--- Written task A ---
In the commentary on private equity in financial planning, condense the paragraph beginning "Chief among the concerns" into a short bulleted list that keeps its main facts.
--- Written task B ---
According to the commentary on private equity in financial planning, what was the number one topic of worried conversation at the recent Insider's Forum conference?
--- Written task C ---
From the commentary on private equity in financial planning, copy the passage word for word, starting at the words "There were other" and ending after the words "purchasing each other.".

--- Source extract ---

====

One of the toughest parts about being a writer is trying to have an opinion at least once or twice a month.  Having interacted with some of you, that doesn’t seem to be a problem for everybody.  But after 40 years, it starts to present some challenges.

Fortunately, my community is usually ready to step up with some assistance in this department.  At the recent Insider’s Forum conference, the number one topic of worried conversation was not the markets, succession planning, or politics.  People were discussing the growing flood of private equity money into the financial planning ecosystem, funding advisory firms that use these dollars to buy other advisory firms at increasingly outrageous multiples, and buying up fintech firms that advisory firms rely on.

Chief among the concerns was the fact that many larger firms are now introducing an additional greedy mouth to feed at their table, beyond the normal stakeholders of the equity owners, staff and clients.  True, many of the larger advisory firms have been generating consistent profits in the 25% to 30% range, so there ought to be enough to go around as the acquisitions roll in, as the pie gets bigger and bigger.  But some of us (in these conversations) wondered if private equity firms realized how fragile these profit margins can be, that they are subject to the whims of a bear market.

What happens when share prices fall, portfolios drop, AUM fees are diminished and that 25% profit margin becomes an operating loss?  Does the private equity firm demand cost-cutting—aka cutting staff—thereby compromising future growth?  And even in good times, does that other hungry mouth to feed start making decisions about how much (or little) service the firm’s clients need?  (You can hear the whisper: You’ve been over-servicing your clients, but we can help you create a much more efficient model that will make the firm more profitable…  And we also recommend that you switch your software stack over to this system that we’ve recently invested in…)

As firms are purchased by large PE-funded entities, will they change their service models to conform to something that is imposed on hundreds of other acquired advisors around the country—like a cookie-cutter?

There were other concerns, surprisingly focused on sympathy for the PE firms who may be naively moving into this market.  Some of the firms they are purchasing at high multiples may have delayed their infrastructure and staff upgrades to (temporarily) raise their profit margins at the expense of growth.  There is credible evidence that organic growth across the profession has stalled, that virtually all of the growth over the past decade has come from a bull market raising AUM amounts and fees.  The overall growth rates in published studies is highly influenced by the inorganic growth—firms purchasing each other.

====

--- The data ---
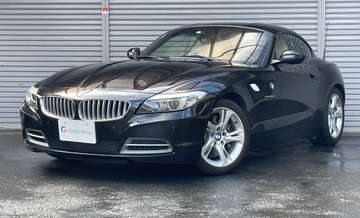 *35I*NAV*KAM*LEDER*6 ZYLINDER*20TKM*1HAND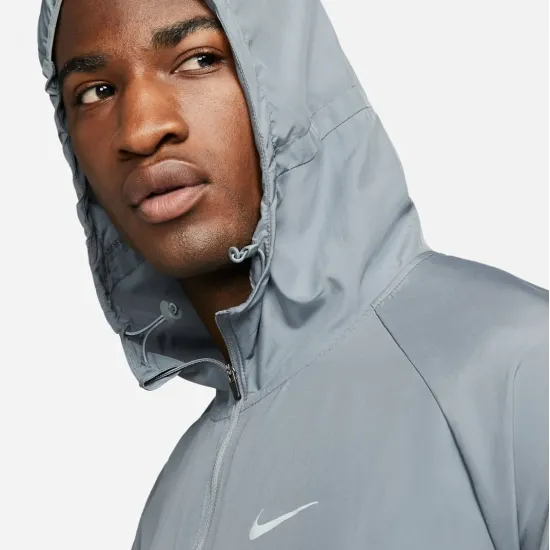 Вітровка Nike Repel Miler DD4746-084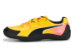 PUMA evoSPEED Throw 10 (377006-01) orange 1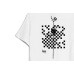 LESS - LOVE LESS TEE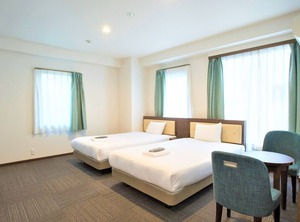 Yokohama | Shin-Yokohama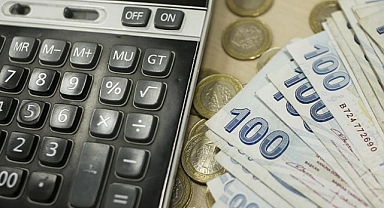 Emekliye çifte bayram: İkramiye zammı geliyor, masadaki 3 formül belli oldu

====

--- Expected output A ---
- Many larger firms are now adding another greedy mouth to feed at their table, beyond the usual stakeholders: equity owners, staff, and clients.
- Many larger advisory firms have earned consistent profits in the 25% to 30% range, so there should be enough to go around as acquisitions grow the pie.
- Some people in these conversations wondered whether private equity firms realize how fragile these margins are and how exposed they are to a bear market.

--- Expected output B ---
The growing flood of private equity money into the financial planning ecosystem.

--- Expected output C ---
There were other concerns, surprisingly focused on sympathy for the PE firms who may be naively moving into this market.  Some of the firms they are purchasing at high multiples may have delayed their infrastructure and staff upgrades to (temporarily) raise their profit margins at the expense of growth.  There is credible evidence that organic growth across the profession has stalled, that virtually all of the growth over the past decade has come from a bull market raising AUM amounts and fees.  The overall growth rates in published studies is highly influenced by the inorganic growth—firms purchasing each other.